Decisão do juiz Scott M. Grossman reforça a atuação do Banco Central do Brasil em meio a investigações sobre fraudes financeiras.
Na última quinta-feira, 8 de janeiro, um importante desdobramento ocorreu no caso do Banco Master, quando a Justiça dos Estados Unidos reconheceu a liquidação extrajudicial decretada pelo Banco Central do Brasil (BC). A decisão, proferida pelo juiz Scott M. Grossman, da Corte de Falências do Distrito Sul da Flórida, determina o bloqueio de ativos da instituição e de suas subsidiárias em território americano, uma medida que fortalece as ações do BC na recuperação da instituição financeira.
O reconhecimento da liquidação foi solicitado pela EFB Regimes Especiais de Empresas, que atua como liquidante do Banco Master. O juiz classificou a liquidação brasileira como um “processo estrangeiro principal”, conforme a legislação americana do Chapter 15, que requer que tribunais e credores nos Estados Unidos respeitem o processo em andamento no Brasil.

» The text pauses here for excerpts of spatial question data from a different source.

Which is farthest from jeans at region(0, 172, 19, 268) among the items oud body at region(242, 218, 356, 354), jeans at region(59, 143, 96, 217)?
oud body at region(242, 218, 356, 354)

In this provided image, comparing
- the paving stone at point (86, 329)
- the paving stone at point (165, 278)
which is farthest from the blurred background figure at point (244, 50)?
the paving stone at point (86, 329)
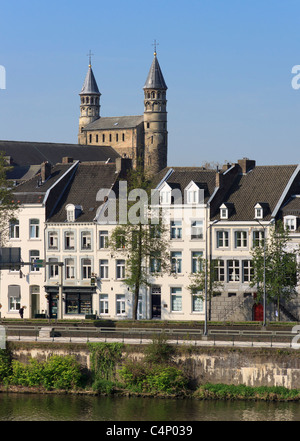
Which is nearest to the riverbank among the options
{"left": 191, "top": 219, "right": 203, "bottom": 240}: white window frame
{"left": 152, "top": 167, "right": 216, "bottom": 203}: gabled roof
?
{"left": 191, "top": 219, "right": 203, "bottom": 240}: white window frame

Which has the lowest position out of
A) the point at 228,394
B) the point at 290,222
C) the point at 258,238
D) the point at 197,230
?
the point at 228,394

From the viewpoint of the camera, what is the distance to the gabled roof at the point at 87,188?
320ft

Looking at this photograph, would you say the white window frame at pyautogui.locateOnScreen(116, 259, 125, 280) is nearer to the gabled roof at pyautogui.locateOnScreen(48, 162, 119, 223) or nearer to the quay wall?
the gabled roof at pyautogui.locateOnScreen(48, 162, 119, 223)

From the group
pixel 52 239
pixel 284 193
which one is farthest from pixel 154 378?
pixel 52 239

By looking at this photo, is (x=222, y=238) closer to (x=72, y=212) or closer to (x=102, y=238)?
(x=102, y=238)

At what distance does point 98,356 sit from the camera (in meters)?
71.6

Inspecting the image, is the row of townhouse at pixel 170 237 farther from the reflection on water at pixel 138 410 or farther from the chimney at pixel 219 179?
the reflection on water at pixel 138 410

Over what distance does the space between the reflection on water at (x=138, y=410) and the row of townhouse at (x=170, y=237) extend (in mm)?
21251

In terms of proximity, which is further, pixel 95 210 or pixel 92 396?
pixel 95 210

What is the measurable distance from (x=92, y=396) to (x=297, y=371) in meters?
12.2

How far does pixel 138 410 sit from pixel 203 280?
2506 cm

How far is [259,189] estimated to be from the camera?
93.0 m

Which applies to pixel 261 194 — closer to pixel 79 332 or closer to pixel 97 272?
pixel 97 272
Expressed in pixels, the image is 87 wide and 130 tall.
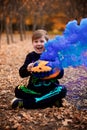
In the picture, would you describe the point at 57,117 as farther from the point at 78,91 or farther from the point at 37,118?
the point at 78,91

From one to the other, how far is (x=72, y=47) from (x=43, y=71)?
549 millimetres

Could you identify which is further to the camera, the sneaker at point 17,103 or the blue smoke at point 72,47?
the sneaker at point 17,103

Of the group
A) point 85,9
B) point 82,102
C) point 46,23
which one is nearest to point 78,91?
point 82,102

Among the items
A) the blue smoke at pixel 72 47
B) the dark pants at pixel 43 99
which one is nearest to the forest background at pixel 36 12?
the dark pants at pixel 43 99

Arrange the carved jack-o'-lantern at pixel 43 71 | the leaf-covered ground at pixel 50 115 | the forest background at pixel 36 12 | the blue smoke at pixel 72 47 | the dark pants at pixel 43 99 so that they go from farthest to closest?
the forest background at pixel 36 12 → the dark pants at pixel 43 99 → the carved jack-o'-lantern at pixel 43 71 → the blue smoke at pixel 72 47 → the leaf-covered ground at pixel 50 115

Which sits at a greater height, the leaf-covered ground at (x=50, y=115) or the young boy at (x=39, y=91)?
the young boy at (x=39, y=91)

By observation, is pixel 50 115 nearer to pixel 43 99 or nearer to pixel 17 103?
pixel 43 99

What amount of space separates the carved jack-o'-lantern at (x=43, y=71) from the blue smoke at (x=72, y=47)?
0.22 m

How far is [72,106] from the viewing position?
468 cm

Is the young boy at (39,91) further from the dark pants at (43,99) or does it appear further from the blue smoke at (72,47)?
the blue smoke at (72,47)

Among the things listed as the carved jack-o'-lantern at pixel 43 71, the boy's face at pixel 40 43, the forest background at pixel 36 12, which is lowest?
the forest background at pixel 36 12

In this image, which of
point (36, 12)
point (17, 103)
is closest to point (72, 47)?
point (17, 103)

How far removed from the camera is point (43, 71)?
4.34m

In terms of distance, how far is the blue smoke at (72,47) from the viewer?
4.04 meters
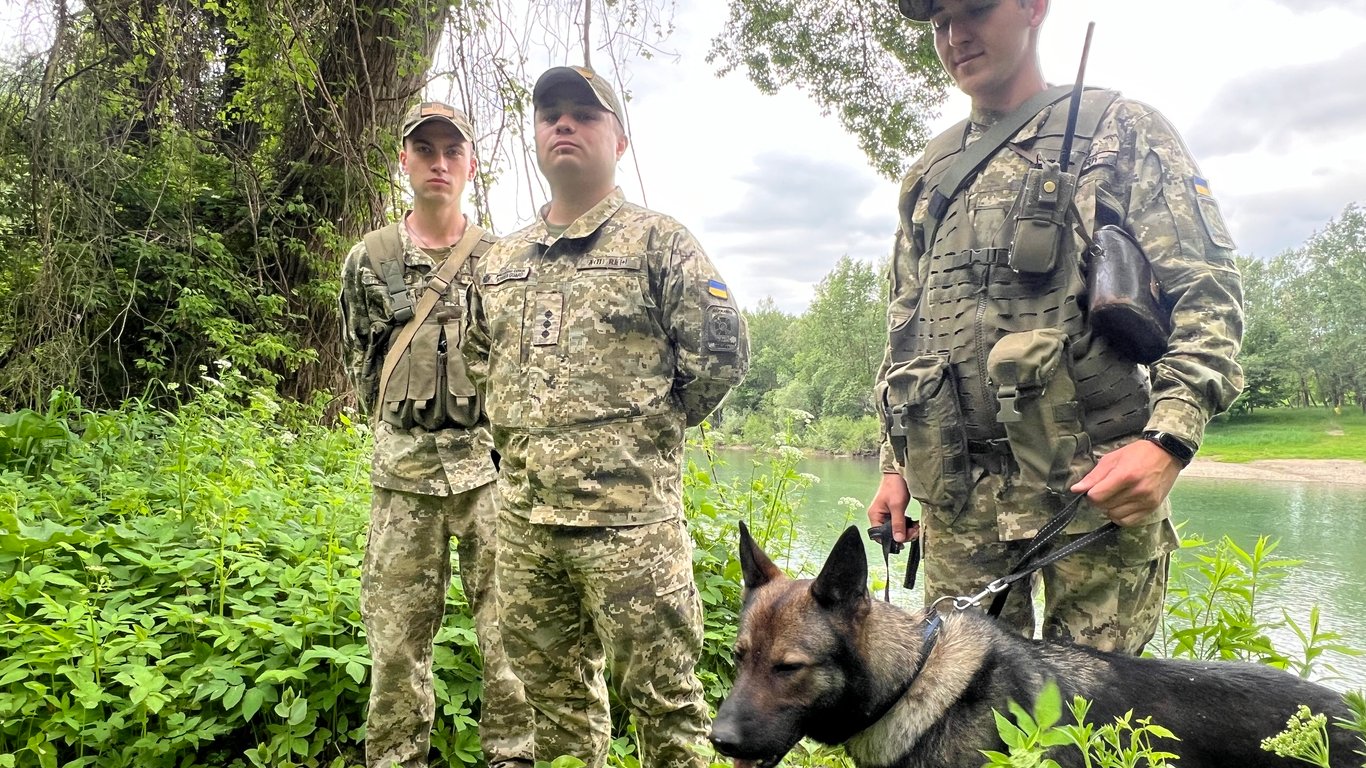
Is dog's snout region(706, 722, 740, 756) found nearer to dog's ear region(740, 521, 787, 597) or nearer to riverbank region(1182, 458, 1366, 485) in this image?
dog's ear region(740, 521, 787, 597)

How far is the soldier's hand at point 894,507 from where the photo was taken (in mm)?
2201

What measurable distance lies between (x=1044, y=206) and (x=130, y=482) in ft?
15.4

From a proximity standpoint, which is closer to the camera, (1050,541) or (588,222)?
(1050,541)

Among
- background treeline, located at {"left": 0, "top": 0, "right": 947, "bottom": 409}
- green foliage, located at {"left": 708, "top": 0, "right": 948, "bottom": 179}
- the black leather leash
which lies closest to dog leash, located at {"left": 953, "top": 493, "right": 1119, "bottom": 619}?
the black leather leash

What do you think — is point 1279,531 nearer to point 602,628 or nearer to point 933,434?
point 933,434

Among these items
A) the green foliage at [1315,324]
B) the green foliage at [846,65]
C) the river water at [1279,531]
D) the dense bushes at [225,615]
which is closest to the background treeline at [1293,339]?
the green foliage at [1315,324]

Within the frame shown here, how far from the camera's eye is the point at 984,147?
6.73ft

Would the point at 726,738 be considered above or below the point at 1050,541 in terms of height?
below

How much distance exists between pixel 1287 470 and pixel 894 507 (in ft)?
68.3

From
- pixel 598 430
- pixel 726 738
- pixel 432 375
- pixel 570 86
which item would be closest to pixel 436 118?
pixel 570 86

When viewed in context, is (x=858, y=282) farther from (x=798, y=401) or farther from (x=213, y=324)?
(x=213, y=324)

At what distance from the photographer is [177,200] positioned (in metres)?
6.72

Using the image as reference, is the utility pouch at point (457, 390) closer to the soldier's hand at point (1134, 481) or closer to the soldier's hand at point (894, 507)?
the soldier's hand at point (894, 507)

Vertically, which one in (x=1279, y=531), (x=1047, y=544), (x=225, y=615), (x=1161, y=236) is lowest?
(x=1279, y=531)
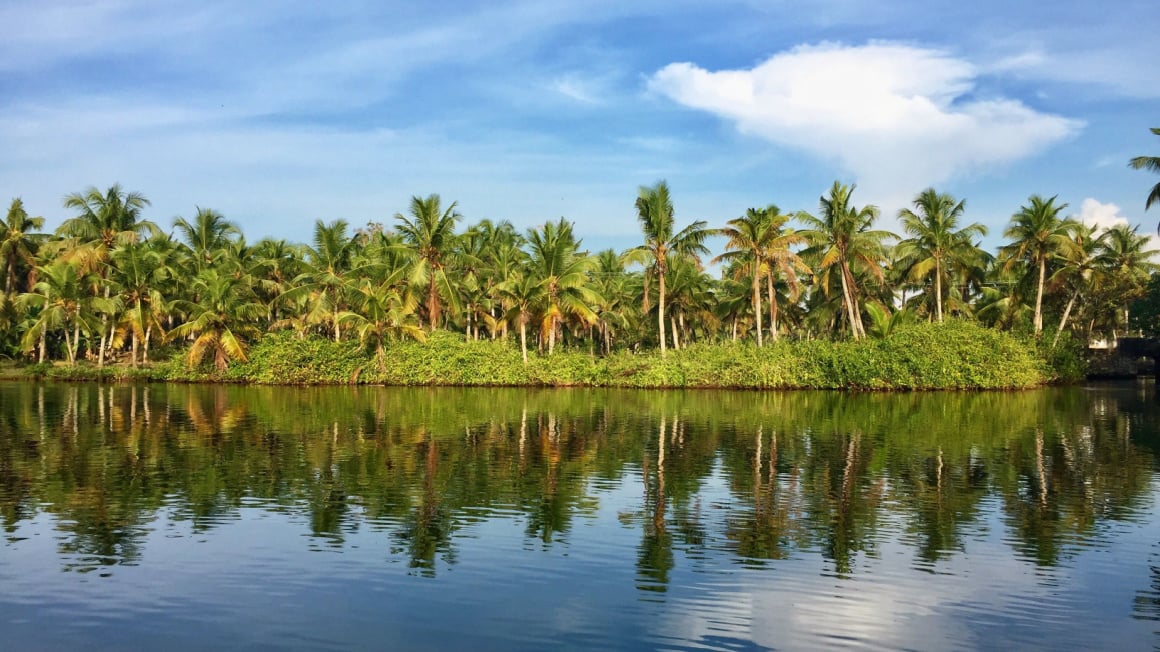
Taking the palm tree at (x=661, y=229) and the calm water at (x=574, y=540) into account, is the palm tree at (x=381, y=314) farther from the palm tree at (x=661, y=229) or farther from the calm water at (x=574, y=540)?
the calm water at (x=574, y=540)

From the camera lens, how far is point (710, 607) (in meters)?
9.30

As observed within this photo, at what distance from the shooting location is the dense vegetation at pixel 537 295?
4706 cm

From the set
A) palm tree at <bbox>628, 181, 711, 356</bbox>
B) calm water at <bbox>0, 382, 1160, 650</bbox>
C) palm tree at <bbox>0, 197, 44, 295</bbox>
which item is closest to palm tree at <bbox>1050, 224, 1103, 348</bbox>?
palm tree at <bbox>628, 181, 711, 356</bbox>

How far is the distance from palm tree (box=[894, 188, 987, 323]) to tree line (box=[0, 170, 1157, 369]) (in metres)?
0.12

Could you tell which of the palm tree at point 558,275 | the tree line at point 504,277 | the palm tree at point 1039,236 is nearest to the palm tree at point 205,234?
the tree line at point 504,277

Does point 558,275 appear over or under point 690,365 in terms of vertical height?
over

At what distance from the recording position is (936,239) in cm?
5150

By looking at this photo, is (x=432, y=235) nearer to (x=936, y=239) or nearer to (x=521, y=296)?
(x=521, y=296)

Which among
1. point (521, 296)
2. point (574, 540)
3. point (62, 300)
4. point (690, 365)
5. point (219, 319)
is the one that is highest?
point (62, 300)

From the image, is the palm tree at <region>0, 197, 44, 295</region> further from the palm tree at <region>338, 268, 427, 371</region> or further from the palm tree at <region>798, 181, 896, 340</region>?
the palm tree at <region>798, 181, 896, 340</region>

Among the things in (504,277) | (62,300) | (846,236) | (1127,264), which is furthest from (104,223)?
(1127,264)

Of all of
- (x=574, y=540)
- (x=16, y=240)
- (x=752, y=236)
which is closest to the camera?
(x=574, y=540)

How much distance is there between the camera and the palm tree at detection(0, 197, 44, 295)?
198ft

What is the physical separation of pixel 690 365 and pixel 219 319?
27.9 meters
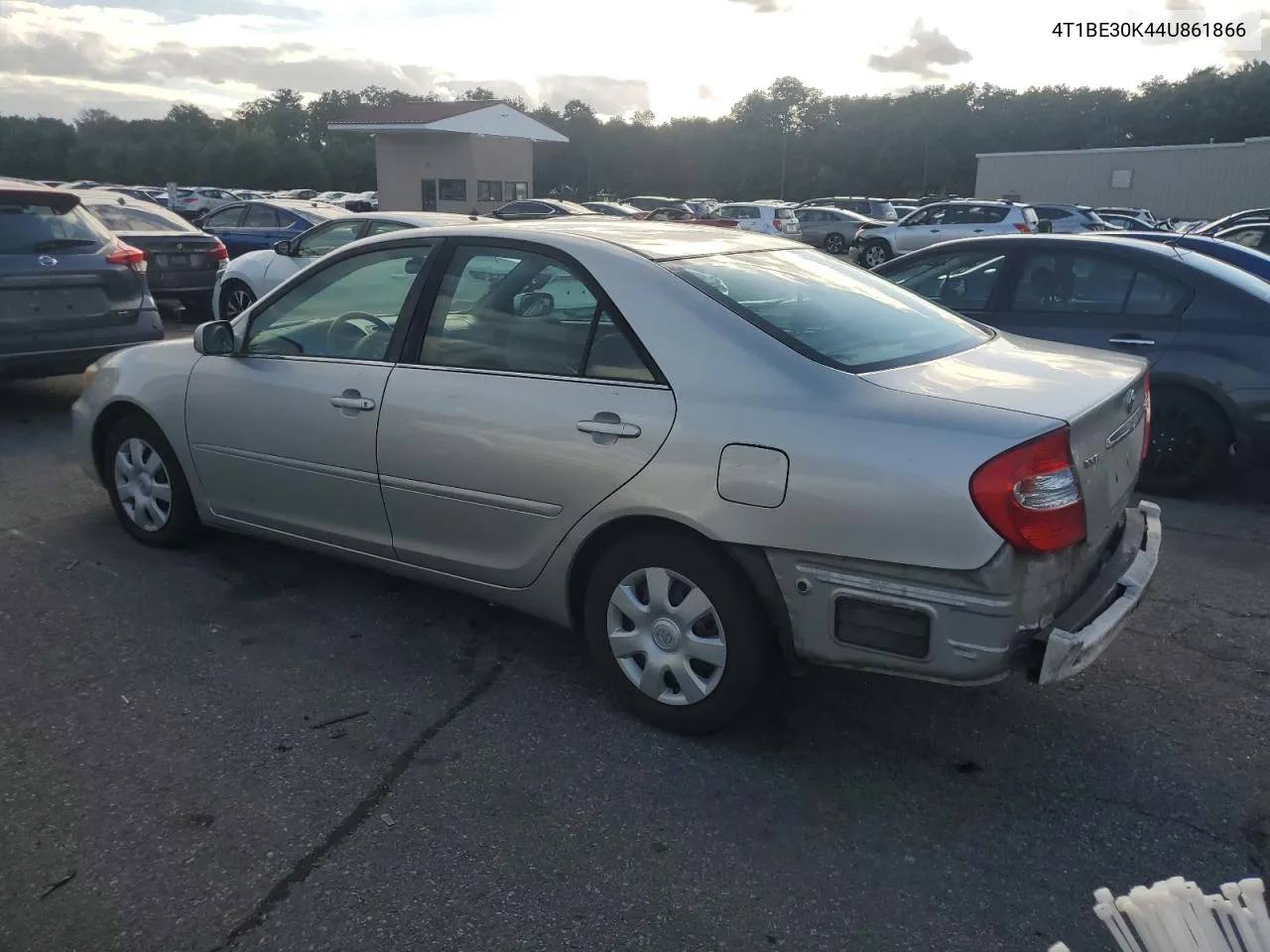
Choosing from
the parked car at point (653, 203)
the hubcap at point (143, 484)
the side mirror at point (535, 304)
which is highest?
the parked car at point (653, 203)

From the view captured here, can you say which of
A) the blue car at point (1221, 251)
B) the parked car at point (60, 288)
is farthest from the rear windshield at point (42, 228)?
the blue car at point (1221, 251)

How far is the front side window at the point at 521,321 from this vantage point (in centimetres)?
348

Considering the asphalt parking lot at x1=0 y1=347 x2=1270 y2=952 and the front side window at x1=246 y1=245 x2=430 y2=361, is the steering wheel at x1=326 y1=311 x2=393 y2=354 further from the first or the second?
the asphalt parking lot at x1=0 y1=347 x2=1270 y2=952

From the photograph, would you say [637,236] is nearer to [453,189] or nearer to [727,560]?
[727,560]

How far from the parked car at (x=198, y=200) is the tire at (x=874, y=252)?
76.7ft

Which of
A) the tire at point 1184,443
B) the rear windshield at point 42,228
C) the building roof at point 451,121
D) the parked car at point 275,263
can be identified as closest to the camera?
the tire at point 1184,443

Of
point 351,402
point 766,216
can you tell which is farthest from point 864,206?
point 351,402

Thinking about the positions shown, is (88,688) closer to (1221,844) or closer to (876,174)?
(1221,844)

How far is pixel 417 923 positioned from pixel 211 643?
192cm

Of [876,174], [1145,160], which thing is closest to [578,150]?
[876,174]

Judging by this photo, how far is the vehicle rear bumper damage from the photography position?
2.79 meters

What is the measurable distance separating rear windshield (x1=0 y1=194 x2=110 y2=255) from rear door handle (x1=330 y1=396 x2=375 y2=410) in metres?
4.59

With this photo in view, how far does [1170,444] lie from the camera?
241 inches

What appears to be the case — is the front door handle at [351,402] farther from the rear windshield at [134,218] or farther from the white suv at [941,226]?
the white suv at [941,226]
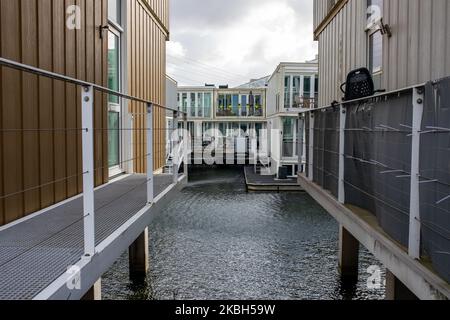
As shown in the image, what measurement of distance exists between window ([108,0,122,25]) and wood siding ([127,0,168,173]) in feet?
0.65

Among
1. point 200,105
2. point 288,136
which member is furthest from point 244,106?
point 288,136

Com a decisão, todas as ações judiciais, execuções de dívidas e tentativas de transferência ou movimentação de ativos do Banco Master nos Estados Unidos estão suspensas, protegendo os interesses da liquidação. Essa proibição se estende também a empresas como LetsBank S.A., Banco Master de Investimento S.A. e Master S.A. Corretora de Câmbio, Títulos e Valores. O juiz Grossman ressaltou que “todas as pessoas e entidades ficam proibidas de transferir, onerar ou dispor de quaisquer ativos dos devedores localizados nos Estados Unidos”.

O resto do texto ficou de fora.